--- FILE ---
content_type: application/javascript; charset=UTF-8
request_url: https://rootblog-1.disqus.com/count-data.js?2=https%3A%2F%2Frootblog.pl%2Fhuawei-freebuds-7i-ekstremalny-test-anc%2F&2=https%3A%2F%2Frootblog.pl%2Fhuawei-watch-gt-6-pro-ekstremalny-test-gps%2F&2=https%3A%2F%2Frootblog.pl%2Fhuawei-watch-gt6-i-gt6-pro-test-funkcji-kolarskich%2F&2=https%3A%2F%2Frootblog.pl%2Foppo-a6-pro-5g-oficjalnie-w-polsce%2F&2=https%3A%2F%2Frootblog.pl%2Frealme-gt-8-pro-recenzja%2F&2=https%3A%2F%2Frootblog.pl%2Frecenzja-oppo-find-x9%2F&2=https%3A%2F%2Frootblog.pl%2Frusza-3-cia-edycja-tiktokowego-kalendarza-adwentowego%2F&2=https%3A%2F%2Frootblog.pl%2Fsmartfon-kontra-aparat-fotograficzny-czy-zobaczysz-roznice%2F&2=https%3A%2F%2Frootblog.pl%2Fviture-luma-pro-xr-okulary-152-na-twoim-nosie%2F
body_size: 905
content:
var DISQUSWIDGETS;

....

## Problem requirements
Once you have read the records above, write them out again exactly.

## Answer to this task
--- FILE ---
content_type: application/javascript; charset=UTF-8
request_url: https://rootblog-1.disqus.com/count-data.js?2=https%3A%2F%2Frootblog.pl%2Fhuawei-freebuds-7i-ekstremalny-test-anc%2F&2=https%3A%2F%2Frootblog.pl%2Fhuawei-watch-gt-6-pro-ekstremalny-test-gps%2F&2=https%3A%2F%2Frootblog.pl%2Fhuawei-watch-gt6-i-gt6-pro-test-funkcji-kolarskich%2F&2=https%3A%2F%2Frootblog.pl%2Foppo-a6-pro-5g-oficjalnie-w-polsce%2F&2=https%3A%2F%2Frootblog.pl%2Frealme-gt-8-pro-recenzja%2F&2=https%3A%2F%2Frootblog.pl%2Frecenzja-oppo-find-x9%2F&2=https%3A%2F%2Frootblog.pl%2Frusza-3-cia-edycja-tiktokowego-kalendarza-adwentowego%2F&2=https%3A%2F%2Frootblog.pl%2Fsmartfon-kontra-aparat-fotograficzny-czy-zobaczysz-roznice%2F&2=https%3A%2F%2Frootblog.pl%2Fviture-luma-pro-xr-okulary-152-na-twoim-nosie%2F
body_size: 905
content:
var DISQUSWIDGETS;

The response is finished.